Après B.James et évidemment Casey, c’est maintenant au tour de Prodige de nous livrer son premier projet solo. Comme toute sortie labellisée Anfalsh, on sait à quoi s’attendre. Si les lascars revendiquent toujours leur racines antillaises, ici point de coller-serrer et autre zouk love mielleux mais plutôt de la noirceur, de la crasse et des lyrics aiguisés comme un schlass. De "Prolétaire" à "La Théorie du Complot" Prodige nous délivre 13 pistes saignantes, bien qu’inégales. En effet, on retrouve parfois des titres plus dans l’esprit freestyle et "street-tape", en contradiction avec les exigences que requiert un véritable album. Mais quand le Sarcellois donne tout ce qu’il a, ça fait mal. Ces textes vindicatifs mettent la lumière sur la face cachée de la France, pas celle des Droits de l’Homme et des Lumières (justement) mais celle du racisme, du (néo-)colonialisme et anciennement de l’esclavagisme.

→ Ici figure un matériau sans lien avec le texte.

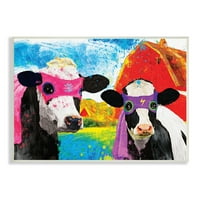 Stupell Industries superheroj farme krave maske ogrtači crveni Barn drveni zid Art, 10, dizajn Porter Hastings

Le tout sur des beats qui claquent, sales et sombres à souhait. Le double visage de Marianne n’est pas sa seule cible puisqu’il s’en prend également au rappeur vendu ("L’Artiste") ou à la jeune génération ("Génération Perdue"). Tout l’univers de Prodige pourrait se résumer à l’excellent titre "Calvaire", si symptomatique qu’il a donné son nom à l’album. Pour que l’auditeur évite de se passer direct la corde au cou, on retrouve tout de même des sons plus légers, pas forcément les meilleurs, comme "Angélique et Bernard", lointain écho au "Brigitte Femme de Flic" dont a sûrement était nourri le rappeur du 95200 dès son plus jeune âge. Autre réjouissance, son flow posé et maîtrisé, qui ne donne que plus de relief à ses propos. Contrairement à B.James par exemple, dont le flow animal vampirise quelque peu ses textes.
Bref, Prodige ne nous déçoit pas avec son "Calvaire", même si, logiquement pour une première, tout n’est pas parfait. Ne doutons pas que dans le futur les petits défauts constatés ici seront gommés et feront du MC d’Anfalsh une référence du rap "sombre", au même titre que sa consoeur Casey.